Le but de la narration : abstract

Un article qui ne cherche pas à convaincre, ni à persuader. J’énonce ici ce que j’ai compris du pourquoi nous écrivons des livres, pourquoi nous inventons des histoires.

Toute histoire a le même sujet : la vie. Je vois trois fonctions fondamentales de l’histoire : nous faire oublier notre vie, nous faire vivre une autre vie et nous apprendre à vivre.

Bien qu’enchaineés, les trois sont autonomes. Nous voulons oublier nos vies pour faire cesser les sensations désagréables ou douloureuses et nous voulons en vivre d’autres pour créer des sensations positives. Mais la troisième est la plus importante, car elle a pour but de concrétiser les deux premières. Les sources de malheurs seront détruites et la joie découvertes grâce aux connaissances tirées de la narration.

L’apprentissage narratif ne vise pas à détruire les obstacles matériels au bonheur. Tout d’abord parce que c’est le rôle des sciences et technologies. Aussi parce qu’il n’existe rien de tel que des obstacles matériels au bonheur, puisque par définition celui-ci se trouve dans notre tête. L’apprentissage narratif vise à détruire les obstacles intérieurs au bonheur.
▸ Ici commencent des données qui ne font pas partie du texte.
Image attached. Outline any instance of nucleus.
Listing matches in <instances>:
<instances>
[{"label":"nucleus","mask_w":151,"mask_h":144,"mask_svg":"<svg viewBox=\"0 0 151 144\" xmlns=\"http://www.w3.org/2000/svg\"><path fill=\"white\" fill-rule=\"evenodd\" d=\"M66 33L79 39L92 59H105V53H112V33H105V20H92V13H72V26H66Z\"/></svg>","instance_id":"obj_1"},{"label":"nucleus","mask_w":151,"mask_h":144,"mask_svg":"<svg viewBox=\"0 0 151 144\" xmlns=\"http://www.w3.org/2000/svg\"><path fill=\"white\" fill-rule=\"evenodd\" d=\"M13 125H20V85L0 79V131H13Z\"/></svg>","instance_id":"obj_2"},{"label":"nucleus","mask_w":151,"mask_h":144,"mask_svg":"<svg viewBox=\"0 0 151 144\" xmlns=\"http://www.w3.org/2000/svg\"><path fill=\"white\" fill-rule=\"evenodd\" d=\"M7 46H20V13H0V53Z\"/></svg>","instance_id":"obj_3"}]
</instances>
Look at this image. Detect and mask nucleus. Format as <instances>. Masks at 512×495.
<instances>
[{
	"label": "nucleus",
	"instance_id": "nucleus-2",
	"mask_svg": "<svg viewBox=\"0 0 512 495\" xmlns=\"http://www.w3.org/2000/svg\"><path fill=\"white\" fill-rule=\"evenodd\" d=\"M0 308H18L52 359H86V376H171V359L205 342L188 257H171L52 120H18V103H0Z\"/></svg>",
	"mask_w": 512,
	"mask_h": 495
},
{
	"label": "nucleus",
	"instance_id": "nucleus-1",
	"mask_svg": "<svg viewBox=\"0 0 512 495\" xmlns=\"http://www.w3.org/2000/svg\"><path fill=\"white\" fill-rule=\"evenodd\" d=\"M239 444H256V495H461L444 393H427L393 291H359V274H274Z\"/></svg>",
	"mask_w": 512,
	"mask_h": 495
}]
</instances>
Ou, plus correctement, à construire une mécanique intérieure qui nous y mène constamment.

« Traitez mon livre comme une paire de lunettes dirigées sur le dehors » Proust

Cette fonction ne peut être remplie par un cours ou un article. Il ne suffit pas de savoir quelque chose pour pouvoir l’appliquer. (Sinon plus personne ne fumerait ni ne serait obèse.) C’est en forgeant que l’on devient forgeron. Pour apprendre à vivre, nous devons vivre. Mais nous ne pouvons pas prendre le temps de tout vivre, ni le luxe de faire toutes les erreurs.

Nous avons donc besoin de vies synthétiques et conçues pour faire un tour de leur sujet.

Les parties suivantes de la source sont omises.